§ Selection:
* * *

Table of Contents
- Introduction
- Obstacles to Developing a Strong Workforce
- Early Care and Education in the Bayou State
- Reform #1: Measuring Quality Through Teacher-Child Interactions Alone
- Reform #2: Raising Requirements for Early Childhood Educators
- Reform #3: Supplementing Wages with Tax Credits
- Connecting ECE to Kindergarten and the Early Grades
- Concluding Thoughts, Lessons, and Policy Considerations
- Appendix: Interviews Conducted
Early Care and Education in the Bayou State
Similar to other states, Louisiana has a lot of room for improvement when it comes to supporting the healthy development of children.1 On the 2017 National Assessment of Educational Progress (NAEP), referred to as the Nation’s Report card, only 26 percent of its fourth graders scored proficient in reading. In math, its fourth graders came in dead last, behind all other states and Washington, DC.2 Nearly one-third of children in Louisiana under age five live in poverty, and achievement gaps based on family income, race, disability status, and English proficiency are substantial.3
In Louisiana, families struggle to get the early care and education they need. The state is only providing publicly funded early care and education to 15 percent of its at-risk children between birth and age three.4 As Melanie Bronfin, executive director of the Louisiana Policy Institute for Children, wrote in a recent article, “there are 140,000 children birth through age three from low income families who cannot access ANY publicly funded [child care] slot.”5 Louisiana’s Child Care Assistance Program (CCAP), funded largely through the federal Child Care and Development Block Grant (CCDBG), provides parents with subsidies to cover all or a portion of child care costs. While the reimbursement rate has increased in recent years, a decrease in state investment has led to more than a 50 percent decline in the number of children served since 2008.6
Louisiana is only providing publicly funded early care and education to 15 percent of its at-risk children between birth and age three.
Achievement as well as cognitive gaps start early. More than 40 percent of Louisiana children enter kindergarten already behind.7 Child care quality in the state has historically been poor, and there have been minimal requirements for the workforce. Teaching in an early learning center has not traditionally required even a high school diploma, and compensation has reflected these low standards. Child care workers earn only $8.95 per hour on average and usually do not have access to benefits.8 Bronfin told New America, “we are dealing with a state that is ranked between 45th and 50th on almost every indicator involving children. We are dealing with a huge level of poverty and multiple systems that are broken. Policy change is very difficult.”
As soon as Louisiana’s children reach age four, however, they have more opportunities for quality early learning experiences, because the Bayou State has been ahead of the curve in publicly funded pre-K. Louisiana has multiple pre-K programs and funding streams to serve four-year-olds, and these state-level programs prioritize serving those whose families are at or below 200 percent of the federal poverty line.

* * *

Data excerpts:
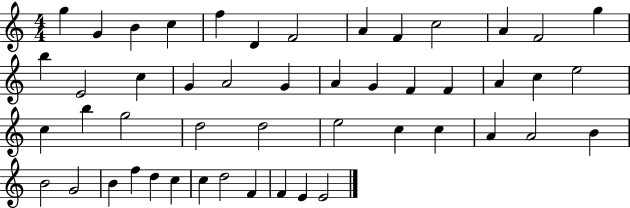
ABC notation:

X:1
T:Untitled
M:4/4
L:1/4
K:C
g G B c f D F2 A F c2 A F2 g b E2 c G A2 G A G F F A c e2 c b g2 d2 d2 e2 c c A A2 B B2 G2 B f d c c d2 F F E E2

* * *

§ Set task 1:
Write out the Louisiana early education section, everything from "As soon as Louisiana’s" down to "federal poverty line.".
§ Set task 2:
Answer these questions from the Louisiana early education section:
(a) What percentage of Louisiana's fourth graders scored proficient in reading on the 2017 NAEP?
(b) How much do child care workers in the state earn per hour on average?
(c) Up to what income level do the state-level pre-K programs give priority to families?

§ Exercise response 1:
As soon as Louisiana’s children reach age four, however, they have more opportunities for quality early learning experiences, because the Bayou State has been ahead of the curve in publicly funded pre-K. Louisiana has multiple pre-K programs and funding streams to serve four-year-olds, and these state-level programs prioritize serving those whose families are at or below 200 percent of the federal poverty line.

§ Exercise response 2:
(a) 26 percent
(b) $8.95
(c) At or below 200 percent of the federal poverty line